* TASK 1 *
In the silk-making text, how many cocoons are needed to produce one pound of silk yarn?
* TASK 2 *
From the silk-making text, quote the stretch from "The life cycle" through "inside the cocoons.".

* PROVIDED PASSAGE *
The life cycle of the silk moth inside the cocoons will eventually end because these are “killed” in the silk yarn manufacturing process. Unlike other caterpillars, they don’t reach their adult phase, meaning they don’t turn into butterflies.
Process of Making Silk Yarn
Boiling of cocoons
Cocoons are put into hot water (with the caterpillar still inside the cocoon) to loosen or soften the silk filament. This process of immersion in hot water kills the silkworm pupae inside the cocoons.
While soaked in hot water, the softened long thin thread is unwinded in the reeling equipment.
Trivia: One cocoon equals one single thread which is about 3,000 feet long.
To overcome silk defects after reeling, silk yarns are reeled on hanks.
Drying, dyeing, and packing
Single threads are combined to form silk yarns. These are dried, dyed, and packed as raw silk. The finished product (raw silk) is sold to clothing manufacturers to make the best Barong, dresses, and other silk products. Some raw silk is exported to international markets.
Trivia: Percent recovery of quality silk yarn is very small. To produce one pound of silk yarn, about 2500 pieces of cocoons are needed.
Raw silk is weaved to produce fabric or cloth. OISCA-Bago has its own silk weaving center which produces quality silk products from silk yarns produced in the facility.
OISCA- Bago Training Center has also a Silk Showroom on site. Established in 2004, the Silk Showroom showcases various silk products such as Barong, dresses, bags, shawls, table cloths, etc.
The Silk Showroom is one of the best places to buy gifts, souvenir items, and pasalubong. Cellphone charms, small pouches, home decors, woven pouches and wallets among others are available.
They also have organic tea made from dried Mulberry leaves sold for only Php 25 per pack.
Beauty products from silk cocoons are also available.
To be honest, I bought a lot of these pure silk beauty cocoons which are priced at Php 35 per pack. I personally use these cocoons to exfoliate my face weekly.
Would you believe that this beautiful flower decor is actually made from cocoons? How creative!
Another interesting activity that we tried in OISCA Bago Training Center is mulberry picking. I have tried strawberry picking in Baguio before and this different berry picking activity was equally as much fun.
It was our first time to see and taste a mulberry fruit so the idea of picking the ripe fruit from the tree and eating it immediately made us all excited. Yes, we ate the fruit right away without washing and thankfully, none of us encountered an upset stomach.
The ripe fruit (deep purple color) is sweet and juicy. Mulberries are actually used to make smoothies, jams, wines, and as ingredients for baked products such as pies.
The mulberry fruit stains your hands with blood-red juice, but our guide gave us a little trick – to remove the stain from your hands, get an un-ripe fruit (those with pale pink color) and rub it on the stained part and ….voila! The stain in your hands will be gone in an instant!

* LISTED ENTRIES *
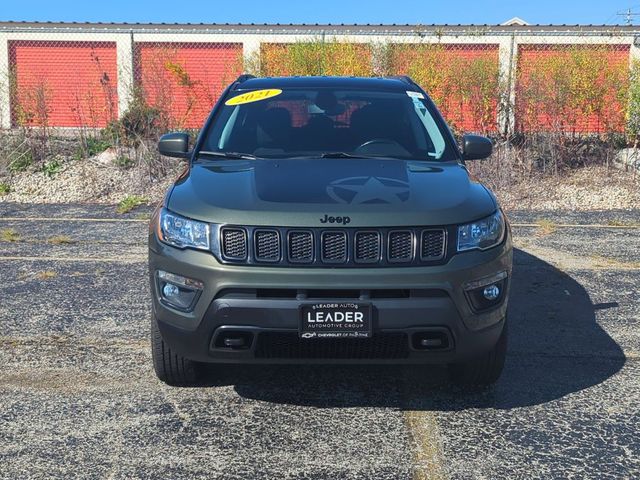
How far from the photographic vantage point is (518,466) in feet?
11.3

==

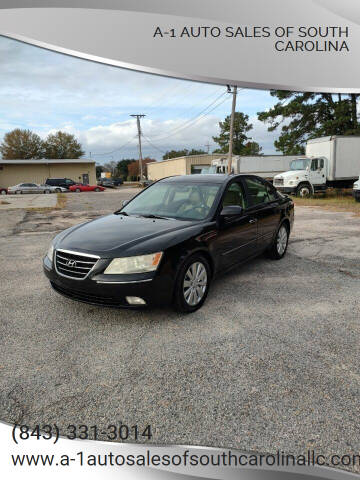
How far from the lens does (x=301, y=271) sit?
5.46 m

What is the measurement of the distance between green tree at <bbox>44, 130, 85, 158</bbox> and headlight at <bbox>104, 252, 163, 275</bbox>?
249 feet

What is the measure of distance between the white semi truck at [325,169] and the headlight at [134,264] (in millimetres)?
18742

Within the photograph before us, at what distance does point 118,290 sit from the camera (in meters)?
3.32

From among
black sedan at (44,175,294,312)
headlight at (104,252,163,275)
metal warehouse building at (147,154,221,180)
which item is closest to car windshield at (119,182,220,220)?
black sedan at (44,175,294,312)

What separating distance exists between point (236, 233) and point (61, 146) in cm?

* TASK OUTPUT 1 *
About 2,500 cocoons.

* TASK OUTPUT 2 *
The life cycle of the silk moth inside the cocoons will eventually end because these are “killed” in the silk yarn manufacturing process. Unlike other caterpillars, they don’t reach their adult phase, meaning they don’t turn into butterflies.
Process of Making Silk Yarn
Boiling of cocoons
Cocoons are put into hot water (with the caterpillar still inside the cocoon) to loosen or soften the silk filament. This process of immersion in hot water kills the silkworm pupae inside the cocoons.